The novelist, playwright and activist behind "The Vagina Monologues" talks about gender apartheid, the dangerous shedding of burqas and the seeds of violence we've begun to sow.
Nov 26, 2001 | Eve Ensler went to Afghanistan and did not ask the women she met about their vaginas. There were, she says, more pressing issues to discuss: "Women were being beaten, and were starving, and were living in orphanages. Going in and saying, 'So, let's talk about your vagina' -- it seemed so glib."
Instead, Ensler -- the acclaimed playwright, novelist and one-woman dynamo behind "The Vagina Monologues" -- has focused her concern for the women in Afghanistan on the much larger issue of the nation's gender apartheid. After visiting Afghanistan a year ago, Ensler embarked on a quest to raise both awareness of the crisis and funding for the Afghan feminist activist group RAWA, which surreptitiously aids the oppressed women under the Taliban. Her efforts, including a sold-out celebrity fund-raising performance of "The Vagina Monologues" (this as part of the worldwide anti-violence benefit "V-Day"), have helped her become one of the Afghan women's most vocal advocates.
Ensler has built her career on the relationship between gender identity and violence against women -- as manifested, in part, through women's beliefs about their own vaginas. She doesn't pull her punches; by her own admission, she's a radical feminist who makes people face that which makes them most uncomfortable. Her goal is to put herself out of business by eradicating worldwide violence toward women, which she hopes to achieve within 10 years. And yet she faces this daunting task with a wicked sense of humor, a breathless energy and an uncanny ability to pull everyone she meets -- from Glenn Close and Hillary Clinton to the waitress in the café where we sip our coffee -- into her orbit.
Not surprisingly, Ensler has strong views about the current situation in Afghanistan, along with an unorthodox and idealistic vision of how we might bring an end to the cycle of violence taking place there.
The Salon Interviews index -- links to all the interviews related to the Sept. 11 attacks and the events that have followed.
How did you first become aware of the situation in Afghanistan?
I've been aware of the women in Afghanistan for quite some time. Probably ever since the Taliban came to be. I've always been obsessed with Afghanistan. I have some very mystical connection to it. There are places in your soul: Bosnia and Afghanistan are places I feel like I've been to before.
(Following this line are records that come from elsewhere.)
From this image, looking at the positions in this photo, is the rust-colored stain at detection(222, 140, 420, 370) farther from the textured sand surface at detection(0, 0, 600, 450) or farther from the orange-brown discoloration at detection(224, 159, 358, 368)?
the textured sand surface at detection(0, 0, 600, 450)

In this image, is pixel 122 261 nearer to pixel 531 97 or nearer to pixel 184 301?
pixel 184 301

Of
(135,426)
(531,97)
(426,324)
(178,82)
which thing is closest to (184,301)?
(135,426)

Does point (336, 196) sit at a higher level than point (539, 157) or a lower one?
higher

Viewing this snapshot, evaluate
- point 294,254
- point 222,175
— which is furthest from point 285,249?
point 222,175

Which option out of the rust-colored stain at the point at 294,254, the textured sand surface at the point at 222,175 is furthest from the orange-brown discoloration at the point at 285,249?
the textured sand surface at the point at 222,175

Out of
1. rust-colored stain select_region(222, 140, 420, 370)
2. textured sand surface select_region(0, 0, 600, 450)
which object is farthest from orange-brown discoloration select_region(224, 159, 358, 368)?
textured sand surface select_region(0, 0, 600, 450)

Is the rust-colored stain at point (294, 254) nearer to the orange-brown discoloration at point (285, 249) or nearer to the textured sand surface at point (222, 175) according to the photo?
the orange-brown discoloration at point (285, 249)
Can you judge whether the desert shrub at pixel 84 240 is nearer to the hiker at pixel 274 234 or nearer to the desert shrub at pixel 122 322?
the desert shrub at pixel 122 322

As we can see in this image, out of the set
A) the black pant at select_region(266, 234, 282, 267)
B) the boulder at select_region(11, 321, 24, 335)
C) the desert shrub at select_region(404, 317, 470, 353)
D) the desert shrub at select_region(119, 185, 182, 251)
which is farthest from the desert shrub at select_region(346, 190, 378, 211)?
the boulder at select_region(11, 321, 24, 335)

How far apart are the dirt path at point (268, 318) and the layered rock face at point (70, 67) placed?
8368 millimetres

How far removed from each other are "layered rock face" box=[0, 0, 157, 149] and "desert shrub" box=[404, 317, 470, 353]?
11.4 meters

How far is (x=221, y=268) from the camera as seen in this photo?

I was going to do a world trip for my new book, "The Good Body" -- a play about women around the world and how they shape, change, mutilate and hide their bodies in order to fit in with their particular cultures -- and I realized I absolutely had to go to Afghanistan. Here's a country where women are essentially disembodied. Their bodies aren't a part of the culture at all. It seemed like the furthest extreme of what I was looking at.
And you went in with the women of RAWA?
We had found RAWA on the Web, and had asked if we could come and interview them. We met them in a hotel in Pakistan where they interviewed us to decide if they would take us into their clandestine world. Then they made the decision to trust us and took us in.
There were these incredible orphanages and schools in Pakistan, where girls were being brought up as young RAWA women. It was really incredible -- they were being brought up as revolutionaries. There was one group of orphan girls that I interviewed in a circle; they all told their stories, and each of them cried and the others would hold them. It was the most moving thing. Each of them would say that RAWA saved their lives, RAWA had become their mother. These girls were their family, their sisters, and they were devoting their lives to liberating the women of Afghanistan.
I was completely smitten by them. I may not be the most thorough investigator -- that's why I'm not a journalist. People move me and they enter me and then I write. It's funny, because I've become RAWA's greatest defender: I feel like I'm defending women who are struggling for their lives!
Why do you use the word "defender"?
There are a lot of people who say all kinds of things about RAWA -- that they are Maoists, they are communists. They are very militant, they are very pure. They are very radical. And I'm very drawn to that. People call them uncompromising, and they are right. But bravo! I feel a kindred spirit.